* SHORT TASK *
For each statement below, say yes or no to whether it agrees with the text on location reputations for wireless attacks, and quote the exact words of the text that decide it. (a) A poor reputation for its location can lead to the second wireless client being kept from auto connecting to the wireless access point. (b) The second wireless client queries the server only after it has connected to a wireless access point. (c) The server keeps a reputation for making false reports for the first wireless client.

* SELECTION *
------------------------------------------------------------
In some examples, the method may further include (i) determining, at the second wireless client, the location of the second wireless client, (ii) querying, at the second wireless client before connecting to a wireless access point at the location of the second wireless client, the server for a reputation for link-layer wireless attacks for the location of the second wireless client, and (iii) performing, at the second wireless client, a security action in response to receiving a poor reputation for the location of the second wireless client. In one example, the step of performing the security action may include (i) warning a user of the second wireless client of a risk of connecting to the wireless access point, (ii) preventing the second wireless client from auto connecting to the wireless access point, and/or (iii) preventing the second wireless client from connecting to the wireless access point.

In at least one example, the method may further include (i) determining, at the second wireless client, the location of the second wireless client, (ii) querying, at the second wireless client before connecting to a wireless access point at the location of the second wireless client, the server for a reputation for link-layer wireless attacks for the location of the second wireless client, and (iii) connecting, at the second wireless client, to the wireless access point in response to receiving a good reputation for the location of the second wireless client.

In some examples, the method may further include receiving, at the server from one or more additional wireless clients, one or more additional wireless-attack reports for the location, and the step of using the wireless-attack report to generate the reputation for the location may include using, at the server, the one or more additional wireless-attack reports to generate the reputation for the location. In another example, the method may further include maintaining, at the server, a reputation for making false reports for the first wireless client, and the wireless-attack report may be used to generate the reputation for link-layer wireless attacks for the location based at least in part on the reputation of the first wireless client indicating that the first wireless client does not make false reports.
------------------------------------------------------------
* INFORMATION PROVIDED *
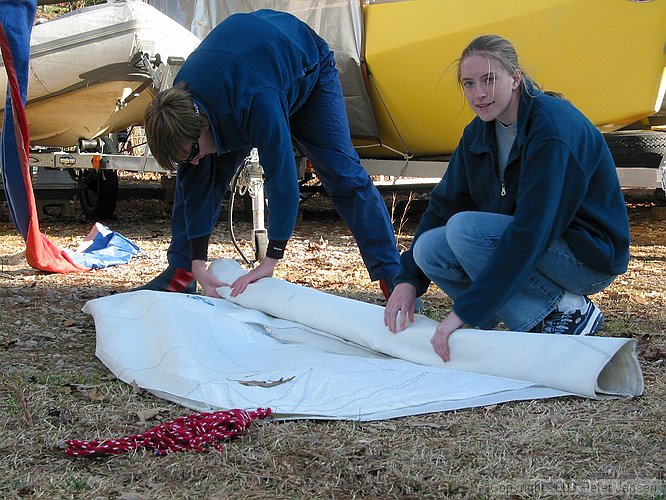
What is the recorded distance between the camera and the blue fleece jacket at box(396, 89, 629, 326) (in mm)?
2617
------------------------------------------------------------
* CORRECT OUTPUT *
(a) Yes: "preventing the second wireless client from auto connecting to the wireless access point"
(b) No: "querying, at the second wireless client before connecting to a wireless access point at the location of the second wireless client, the server for a reputation for link-layer wireless attacks"
(c) Yes: "maintaining, at the server, a reputation for making false reports for the first wireless client"